**Stored data entries:**
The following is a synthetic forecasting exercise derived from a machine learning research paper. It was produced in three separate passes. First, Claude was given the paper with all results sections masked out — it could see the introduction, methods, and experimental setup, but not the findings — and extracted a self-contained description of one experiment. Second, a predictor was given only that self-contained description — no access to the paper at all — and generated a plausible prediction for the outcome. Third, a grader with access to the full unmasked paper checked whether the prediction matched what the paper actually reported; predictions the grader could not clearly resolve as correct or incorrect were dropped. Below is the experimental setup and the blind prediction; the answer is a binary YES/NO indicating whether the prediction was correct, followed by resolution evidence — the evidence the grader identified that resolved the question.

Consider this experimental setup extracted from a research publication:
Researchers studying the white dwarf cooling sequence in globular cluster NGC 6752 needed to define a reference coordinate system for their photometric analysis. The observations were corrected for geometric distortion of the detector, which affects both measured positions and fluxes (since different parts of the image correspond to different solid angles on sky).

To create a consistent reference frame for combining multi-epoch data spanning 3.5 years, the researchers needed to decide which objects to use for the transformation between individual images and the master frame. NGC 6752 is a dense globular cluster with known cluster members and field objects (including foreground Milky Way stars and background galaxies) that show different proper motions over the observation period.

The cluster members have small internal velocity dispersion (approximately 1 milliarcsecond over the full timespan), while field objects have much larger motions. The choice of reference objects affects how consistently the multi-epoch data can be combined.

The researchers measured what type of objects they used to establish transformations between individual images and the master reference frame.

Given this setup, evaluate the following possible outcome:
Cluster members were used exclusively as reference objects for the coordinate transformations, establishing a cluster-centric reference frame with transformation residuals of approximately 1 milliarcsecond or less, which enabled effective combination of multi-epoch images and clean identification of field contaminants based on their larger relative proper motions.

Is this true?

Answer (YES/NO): YES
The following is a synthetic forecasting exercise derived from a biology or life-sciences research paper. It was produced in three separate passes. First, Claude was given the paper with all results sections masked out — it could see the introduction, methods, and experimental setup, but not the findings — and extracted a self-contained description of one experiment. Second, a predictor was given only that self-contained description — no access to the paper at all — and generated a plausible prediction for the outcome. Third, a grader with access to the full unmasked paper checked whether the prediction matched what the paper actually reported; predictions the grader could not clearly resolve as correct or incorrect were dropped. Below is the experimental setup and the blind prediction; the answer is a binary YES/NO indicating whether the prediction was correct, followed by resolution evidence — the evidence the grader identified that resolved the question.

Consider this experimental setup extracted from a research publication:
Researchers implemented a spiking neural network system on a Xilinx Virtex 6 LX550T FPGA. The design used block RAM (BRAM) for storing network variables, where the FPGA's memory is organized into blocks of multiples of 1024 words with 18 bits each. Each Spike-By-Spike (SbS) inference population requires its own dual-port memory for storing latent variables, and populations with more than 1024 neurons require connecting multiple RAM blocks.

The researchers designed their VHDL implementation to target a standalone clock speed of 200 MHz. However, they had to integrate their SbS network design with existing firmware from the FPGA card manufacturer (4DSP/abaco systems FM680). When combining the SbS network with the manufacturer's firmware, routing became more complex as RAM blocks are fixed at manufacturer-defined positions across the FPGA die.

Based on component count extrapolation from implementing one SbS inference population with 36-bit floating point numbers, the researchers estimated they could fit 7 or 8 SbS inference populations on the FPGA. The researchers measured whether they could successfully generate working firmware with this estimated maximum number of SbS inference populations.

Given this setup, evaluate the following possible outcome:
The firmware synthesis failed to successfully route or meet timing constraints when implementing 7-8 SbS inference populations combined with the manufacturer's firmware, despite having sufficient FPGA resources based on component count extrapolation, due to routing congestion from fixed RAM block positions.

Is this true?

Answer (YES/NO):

**Brief:**
Each line of the data must come back exactly as written.

**Finished exercise:**
The following is a synthetic forecasting exercise derived from a machine learning research paper. It was produced in three separate passes. First, Claude was given the paper with all results sections masked out — it could see the introduction, methods, and experimental setup, but not the findings — and extracted a self-contained description of one experiment. Second, a predictor was given only that self-contained description — no access to the paper at all — and generated a plausible prediction for the outcome. Third, a grader with access to the full unmasked paper checked whether the prediction matched what the paper actually reported; predictions the grader could not clearly resolve as correct or incorrect were dropped. Below is the experimental setup and the blind prediction; the answer is a binary YES/NO indicating whether the prediction was correct, followed by resolution evidence — the evidence the grader identified that resolved the question.

Consider this experimental setup extracted from a research publication:
Researchers studying the white dwarf cooling sequence in globular cluster NGC 6752 needed to define a reference coordinate system for their photometric analysis. The observations were corrected for geometric distortion of the detector, which affects both measured positions and fluxes (since different parts of the image correspond to different solid angles on sky).

To create a consistent reference frame for combining multi-epoch data spanning 3.5 years, the researchers needed to decide which objects to use for the transformation between individual images and the master frame. NGC 6752 is a dense globular cluster with known cluster members and field objects (including foreground Milky Way stars and background galaxies) that show different proper motions over the observation period.

The cluster members have small internal velocity dispersion (approximately 1 milliarcsecond over the full timespan), while field objects have much larger motions. The choice of reference objects affects how consistently the multi-epoch data can be combined.

The researchers measured what type of objects they used to establish transformations between individual images and the master reference frame.

Given this setup, evaluate the following possible outcome:
Cluster members were used exclusively as reference objects for the coordinate transformations, establishing a cluster-centric reference frame with transformation residuals of approximately 1 milliarcsecond or less, which enabled effective combination of multi-epoch images and clean identification of field contaminants based on their larger relative proper motions.

Is this true?

Answer (YES/NO): YES
The following is a synthetic forecasting exercise derived from a biology or life-sciences research paper. It was produced in three separate passes. First, Claude was given the paper with all results sections masked out — it could see the introduction, methods, and experimental setup, but not the findings — and extracted a self-contained description of one experiment. Second, a predictor was given only that self-contained description — no access to the paper at all — and generated a plausible prediction for the outcome. Third, a grader with access to the full unmasked paper checked whether the prediction matched what the paper actually reported; predictions the grader could not clearly resolve as correct or incorrect were dropped. Below is the experimental setup and the blind prediction; the answer is a binary YES/NO indicating whether the prediction was correct, followed by resolution evidence — the evidence the grader identified that resolved the question.

Consider this experimental setup extracted from a research publication:
Researchers implemented a spiking neural network system on a Xilinx Virtex 6 LX550T FPGA. The design used block RAM (BRAM) for storing network variables, where the FPGA's memory is organized into blocks of multiples of 1024 words with 18 bits each. Each Spike-By-Spike (SbS) inference population requires its own dual-port memory for storing latent variables, and populations with more than 1024 neurons require connecting multiple RAM blocks.

The researchers designed their VHDL implementation to target a standalone clock speed of 200 MHz. However, they had to integrate their SbS network design with existing firmware from the FPGA card manufacturer (4DSP/abaco systems FM680). When combining the SbS network with the manufacturer's firmware, routing became more complex as RAM blocks are fixed at manufacturer-defined positions across the FPGA die.

Based on component count extrapolation from implementing one SbS inference population with 36-bit floating point numbers, the researchers estimated they could fit 7 or 8 SbS inference populations on the FPGA. The researchers measured whether they could successfully generate working firmware with this estimated maximum number of SbS inference populations.

Given this setup, evaluate the following possible outcome:
The firmware synthesis failed to successfully route or meet timing constraints when implementing 7-8 SbS inference populations combined with the manufacturer's firmware, despite having sufficient FPGA resources based on component count extrapolation, due to routing congestion from fixed RAM block positions.

Is this true?

Answer (YES/NO):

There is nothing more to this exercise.